Rules for Reproducible Data Science

Excerpted From: Creating Reproducible Data Science Projects. Justin Boylan-Toomey, July 25, 2019. https://towardsdatascience.com/creating-reproducible-data-science-projects-1fa446369386

  • Use Version Control
    Use a version control system such as GitHub or GitLab, to provide a remote backup of your codebase, track changes in your code and collaborate effectively as a team. Try to use git best practises, frequently committing small changes that solve a specific problem.
  • Agree a Common Project Structure
    Consider using tools such as Cookiecutter to generate a standard data science project folder structure for you.If a specific projects requirements mean you need to use a different structure than your team normally uses, document the new structure in your repositories README.md file.
  • Use Virtual Environments
    Use conda or Python’s built in venv environments to keep track of your projects dependencies and Python version information.
  • Clearly Document Everything
    Clearly documenting your projects and code will save you time if you have to revisit the project at a later date. It will also make it far easier for others to use your code or follow and build on your analysis. At a minimum include a README.md file at the root level of your repository. The contents will vary between projects but should include a description of the project and an overview of the methodology and techniques used. (see original article for additional information)
  • Use Jupyter Notebooks Wisely
    Consider moving your core logic out of your Jupyter Notebooks and into separate importable Python module files. This will enable the sharing of code across your team, avoiding duplicate and slightly edited versions of core data science code being scattered across your teams’ notebooks. Code quality will also improve as you can easily collaborate, run tests and conduct code reviews on your shared modules. (see original article for additional information)
  • Keep Your Code Sytlish
    Agree coding standards. Try to write Pythonic code in line with Python’s PEP8 style guide.Using a fully featured IDE such as PyCharm or Visual Studio Code with built in linting, will highlight any poorly styled code and help identify and syntactic errors in your code. Using an automatic code formatter such as Black will ensure that the code in your teams projects has a consistent style, improving readability.
  • Test Your Code
    Use a unit testing framework such as PyTest to catch any unexpected errors and test that your logic executes as expected. Where appropriate consider using Test Driven Development, this will ensure your code is error free and satisfies your requirements as you write it. It is also a good idea to use a tool such as Coverage to measure the proportion of your code covered by your unit tests. Python IDEs such as PyCharm have built in testing and coverage support, even automatically highlighting which lines of code are covered by your tests.

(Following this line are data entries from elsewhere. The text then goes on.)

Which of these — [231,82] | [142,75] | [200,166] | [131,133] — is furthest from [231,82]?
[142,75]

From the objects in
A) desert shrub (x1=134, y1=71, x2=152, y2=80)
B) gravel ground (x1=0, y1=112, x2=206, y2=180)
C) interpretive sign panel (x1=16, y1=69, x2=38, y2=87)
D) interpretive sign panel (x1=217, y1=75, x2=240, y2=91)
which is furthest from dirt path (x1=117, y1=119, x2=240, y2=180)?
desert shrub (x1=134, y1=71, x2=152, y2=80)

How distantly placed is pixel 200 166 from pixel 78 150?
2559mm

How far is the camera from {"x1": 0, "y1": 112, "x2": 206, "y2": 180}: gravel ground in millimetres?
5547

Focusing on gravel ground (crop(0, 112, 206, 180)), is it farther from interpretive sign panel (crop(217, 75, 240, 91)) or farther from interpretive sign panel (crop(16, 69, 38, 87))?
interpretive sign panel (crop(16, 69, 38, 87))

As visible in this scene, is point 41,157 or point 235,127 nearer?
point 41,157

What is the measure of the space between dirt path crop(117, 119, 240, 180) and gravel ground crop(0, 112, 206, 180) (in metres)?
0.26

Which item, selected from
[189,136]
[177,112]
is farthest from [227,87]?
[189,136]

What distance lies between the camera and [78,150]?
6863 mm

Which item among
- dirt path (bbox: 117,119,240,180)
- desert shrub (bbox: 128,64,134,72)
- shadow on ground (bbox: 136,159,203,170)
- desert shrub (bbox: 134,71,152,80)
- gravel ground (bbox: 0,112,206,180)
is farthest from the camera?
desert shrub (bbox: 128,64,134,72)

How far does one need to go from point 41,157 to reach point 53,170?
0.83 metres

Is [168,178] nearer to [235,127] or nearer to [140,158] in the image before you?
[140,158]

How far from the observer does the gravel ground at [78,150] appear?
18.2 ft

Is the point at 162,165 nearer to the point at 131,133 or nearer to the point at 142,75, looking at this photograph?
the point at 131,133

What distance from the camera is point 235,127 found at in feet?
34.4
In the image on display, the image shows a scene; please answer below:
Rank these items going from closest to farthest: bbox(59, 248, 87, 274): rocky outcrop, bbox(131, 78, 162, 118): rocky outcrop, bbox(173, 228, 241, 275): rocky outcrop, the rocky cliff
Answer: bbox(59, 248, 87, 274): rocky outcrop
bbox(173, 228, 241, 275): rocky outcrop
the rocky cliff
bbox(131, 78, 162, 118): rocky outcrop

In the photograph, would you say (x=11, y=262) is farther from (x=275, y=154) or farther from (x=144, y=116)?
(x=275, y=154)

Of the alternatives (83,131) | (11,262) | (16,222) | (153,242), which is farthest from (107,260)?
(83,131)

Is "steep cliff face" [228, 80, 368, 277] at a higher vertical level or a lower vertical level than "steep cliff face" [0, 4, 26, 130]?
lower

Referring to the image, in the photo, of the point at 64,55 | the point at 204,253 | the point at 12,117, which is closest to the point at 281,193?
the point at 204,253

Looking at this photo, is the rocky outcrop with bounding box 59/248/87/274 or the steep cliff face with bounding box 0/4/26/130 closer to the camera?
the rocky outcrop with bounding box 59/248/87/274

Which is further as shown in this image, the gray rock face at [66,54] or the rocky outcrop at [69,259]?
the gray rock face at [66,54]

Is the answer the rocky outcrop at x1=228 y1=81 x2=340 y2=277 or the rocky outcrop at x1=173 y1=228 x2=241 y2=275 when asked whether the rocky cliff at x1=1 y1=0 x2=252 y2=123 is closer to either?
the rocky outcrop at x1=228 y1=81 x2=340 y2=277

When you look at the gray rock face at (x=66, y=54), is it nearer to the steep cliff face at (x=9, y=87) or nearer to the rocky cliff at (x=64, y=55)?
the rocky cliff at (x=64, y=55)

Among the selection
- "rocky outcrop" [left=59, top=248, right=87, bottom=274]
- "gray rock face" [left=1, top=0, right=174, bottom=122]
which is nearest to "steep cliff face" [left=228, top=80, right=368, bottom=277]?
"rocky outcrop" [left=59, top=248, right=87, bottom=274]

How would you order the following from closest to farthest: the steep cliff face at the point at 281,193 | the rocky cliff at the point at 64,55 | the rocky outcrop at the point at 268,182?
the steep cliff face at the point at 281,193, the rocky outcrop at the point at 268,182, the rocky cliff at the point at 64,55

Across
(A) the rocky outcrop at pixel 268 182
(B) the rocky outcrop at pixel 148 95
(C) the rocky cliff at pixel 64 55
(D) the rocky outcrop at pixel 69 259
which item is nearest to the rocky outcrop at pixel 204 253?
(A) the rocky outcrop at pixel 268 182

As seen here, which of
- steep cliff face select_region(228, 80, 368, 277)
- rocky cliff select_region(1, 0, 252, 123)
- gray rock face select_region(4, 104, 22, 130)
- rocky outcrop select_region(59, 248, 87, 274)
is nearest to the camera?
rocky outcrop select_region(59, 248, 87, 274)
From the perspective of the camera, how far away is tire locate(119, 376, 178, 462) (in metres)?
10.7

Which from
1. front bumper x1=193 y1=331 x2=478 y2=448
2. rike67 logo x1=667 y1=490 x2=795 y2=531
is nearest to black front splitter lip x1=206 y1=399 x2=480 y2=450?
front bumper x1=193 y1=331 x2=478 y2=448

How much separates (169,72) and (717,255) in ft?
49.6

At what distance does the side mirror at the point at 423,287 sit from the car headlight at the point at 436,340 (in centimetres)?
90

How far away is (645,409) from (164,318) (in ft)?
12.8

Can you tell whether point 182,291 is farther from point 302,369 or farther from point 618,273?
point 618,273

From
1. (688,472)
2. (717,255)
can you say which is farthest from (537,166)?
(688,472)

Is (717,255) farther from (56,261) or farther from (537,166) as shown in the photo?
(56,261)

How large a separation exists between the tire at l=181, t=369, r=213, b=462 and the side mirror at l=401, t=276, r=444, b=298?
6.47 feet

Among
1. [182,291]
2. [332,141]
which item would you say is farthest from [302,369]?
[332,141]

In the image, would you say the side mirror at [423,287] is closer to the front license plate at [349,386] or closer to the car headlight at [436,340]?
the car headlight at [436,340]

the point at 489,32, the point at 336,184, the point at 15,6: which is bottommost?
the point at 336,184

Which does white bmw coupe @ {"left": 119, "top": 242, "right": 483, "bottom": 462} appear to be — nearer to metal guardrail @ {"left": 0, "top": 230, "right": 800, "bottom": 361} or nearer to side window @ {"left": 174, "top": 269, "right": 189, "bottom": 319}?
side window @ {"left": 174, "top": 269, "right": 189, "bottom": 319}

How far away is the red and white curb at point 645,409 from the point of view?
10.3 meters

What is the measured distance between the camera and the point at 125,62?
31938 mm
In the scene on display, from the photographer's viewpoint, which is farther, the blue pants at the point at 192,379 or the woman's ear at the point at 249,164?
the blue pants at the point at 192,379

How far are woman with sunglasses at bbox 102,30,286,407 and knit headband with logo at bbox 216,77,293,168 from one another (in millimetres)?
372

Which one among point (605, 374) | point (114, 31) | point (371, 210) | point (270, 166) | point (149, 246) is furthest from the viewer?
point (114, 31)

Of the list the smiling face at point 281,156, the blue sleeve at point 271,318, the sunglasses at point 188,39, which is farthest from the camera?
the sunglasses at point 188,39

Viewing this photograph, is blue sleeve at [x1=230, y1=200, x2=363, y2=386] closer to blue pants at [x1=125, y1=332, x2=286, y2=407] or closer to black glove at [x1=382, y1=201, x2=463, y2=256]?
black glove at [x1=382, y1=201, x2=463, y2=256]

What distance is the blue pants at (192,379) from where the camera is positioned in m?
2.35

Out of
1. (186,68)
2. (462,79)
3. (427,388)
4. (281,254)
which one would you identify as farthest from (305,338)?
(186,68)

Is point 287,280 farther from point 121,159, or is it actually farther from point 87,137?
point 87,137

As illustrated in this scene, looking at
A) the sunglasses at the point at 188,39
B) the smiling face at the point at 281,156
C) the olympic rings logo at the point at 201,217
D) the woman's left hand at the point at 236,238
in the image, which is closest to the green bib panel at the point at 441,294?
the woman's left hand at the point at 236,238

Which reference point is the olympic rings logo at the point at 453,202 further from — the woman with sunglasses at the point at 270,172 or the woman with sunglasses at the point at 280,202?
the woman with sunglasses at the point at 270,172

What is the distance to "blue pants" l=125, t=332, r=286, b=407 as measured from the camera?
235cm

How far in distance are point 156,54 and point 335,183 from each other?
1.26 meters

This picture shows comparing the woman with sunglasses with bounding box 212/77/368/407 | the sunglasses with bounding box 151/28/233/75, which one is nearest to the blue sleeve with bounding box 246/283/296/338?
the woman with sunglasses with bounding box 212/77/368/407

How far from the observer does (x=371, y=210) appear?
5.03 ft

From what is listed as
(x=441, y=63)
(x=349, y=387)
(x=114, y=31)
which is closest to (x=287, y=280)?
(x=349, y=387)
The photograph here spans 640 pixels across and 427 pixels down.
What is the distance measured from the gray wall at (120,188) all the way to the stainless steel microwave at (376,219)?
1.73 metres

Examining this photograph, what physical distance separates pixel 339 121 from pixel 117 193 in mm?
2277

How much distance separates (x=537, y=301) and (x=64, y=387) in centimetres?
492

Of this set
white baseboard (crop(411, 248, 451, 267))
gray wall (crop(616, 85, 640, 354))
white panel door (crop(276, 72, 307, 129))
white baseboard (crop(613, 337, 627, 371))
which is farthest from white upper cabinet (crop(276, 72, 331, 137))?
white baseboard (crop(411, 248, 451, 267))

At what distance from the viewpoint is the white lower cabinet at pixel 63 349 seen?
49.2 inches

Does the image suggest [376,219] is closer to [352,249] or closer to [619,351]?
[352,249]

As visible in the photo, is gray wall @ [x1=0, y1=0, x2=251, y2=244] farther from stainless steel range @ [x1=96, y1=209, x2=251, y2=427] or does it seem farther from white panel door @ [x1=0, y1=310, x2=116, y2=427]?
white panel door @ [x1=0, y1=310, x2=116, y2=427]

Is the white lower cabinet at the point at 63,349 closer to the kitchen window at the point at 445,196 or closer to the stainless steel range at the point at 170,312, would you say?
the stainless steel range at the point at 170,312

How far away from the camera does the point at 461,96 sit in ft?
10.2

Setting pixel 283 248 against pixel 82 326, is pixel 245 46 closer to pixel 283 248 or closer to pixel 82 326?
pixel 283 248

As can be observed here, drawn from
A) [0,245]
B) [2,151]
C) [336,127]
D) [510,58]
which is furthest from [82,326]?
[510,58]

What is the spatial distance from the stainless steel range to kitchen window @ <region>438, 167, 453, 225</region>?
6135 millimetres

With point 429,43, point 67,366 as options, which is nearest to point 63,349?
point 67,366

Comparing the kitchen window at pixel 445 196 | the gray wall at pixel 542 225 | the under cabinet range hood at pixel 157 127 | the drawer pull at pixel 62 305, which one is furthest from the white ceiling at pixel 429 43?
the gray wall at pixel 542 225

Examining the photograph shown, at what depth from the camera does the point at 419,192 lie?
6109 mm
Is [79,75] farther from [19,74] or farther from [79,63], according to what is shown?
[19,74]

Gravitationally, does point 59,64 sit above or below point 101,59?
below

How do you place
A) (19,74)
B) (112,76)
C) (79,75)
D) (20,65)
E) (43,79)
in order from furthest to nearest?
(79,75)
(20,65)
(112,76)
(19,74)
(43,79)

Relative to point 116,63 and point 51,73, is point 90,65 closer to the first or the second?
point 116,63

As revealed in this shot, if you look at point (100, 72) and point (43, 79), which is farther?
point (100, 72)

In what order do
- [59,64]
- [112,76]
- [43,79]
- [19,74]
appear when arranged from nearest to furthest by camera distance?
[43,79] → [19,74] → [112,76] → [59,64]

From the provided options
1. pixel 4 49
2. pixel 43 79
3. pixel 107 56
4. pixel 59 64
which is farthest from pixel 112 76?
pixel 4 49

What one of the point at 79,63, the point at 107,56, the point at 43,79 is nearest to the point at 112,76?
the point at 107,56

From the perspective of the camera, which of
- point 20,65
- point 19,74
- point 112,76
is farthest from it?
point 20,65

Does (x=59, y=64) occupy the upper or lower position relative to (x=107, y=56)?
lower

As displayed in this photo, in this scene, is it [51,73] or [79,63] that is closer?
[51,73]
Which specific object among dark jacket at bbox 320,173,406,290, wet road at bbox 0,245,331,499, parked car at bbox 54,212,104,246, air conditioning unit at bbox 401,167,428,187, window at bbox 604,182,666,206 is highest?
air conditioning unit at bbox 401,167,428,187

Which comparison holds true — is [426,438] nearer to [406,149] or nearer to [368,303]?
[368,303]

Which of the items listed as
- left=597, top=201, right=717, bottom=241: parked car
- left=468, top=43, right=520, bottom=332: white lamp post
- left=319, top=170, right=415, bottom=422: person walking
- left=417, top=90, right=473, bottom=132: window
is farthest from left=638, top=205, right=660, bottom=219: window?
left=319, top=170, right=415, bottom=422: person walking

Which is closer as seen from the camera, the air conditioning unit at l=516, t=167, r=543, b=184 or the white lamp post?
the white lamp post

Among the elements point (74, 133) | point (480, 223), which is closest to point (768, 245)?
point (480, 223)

  • Use Continuous Integration
    Consider using continuous integration tools such as Travis CI or Circle CI, to automatically test your code when merged to your master branch. Not only does this prevent broken code from reaching master, it also simplifies the code review process. You can even use Black with a pre-commit hook to automatically format committed code, removing any debates over code style from the review process and ensuring a standard code style across your repositories.
  • Sharing Data & Models
    For larger or more complex projects consider using a cloud storage solution such as AWS S3, Azure Blob or locally hosted network storage to store your model and data. This can be combined with DVC a version control system designed to effectively version control the output of machine learning projects, without pushing your large data and model files to GIT.
  • Data Pipeline Management
    Try to make your data pipeline code modular, breaking your pipeline into modules for each discrete process and unit testing each of them. For larger more complex pipelines consider using a workflow management tool such as Spotify’s Luigi or Apache Airflow to execute your Python modules as chained batch jobs in a directed acyclic graph.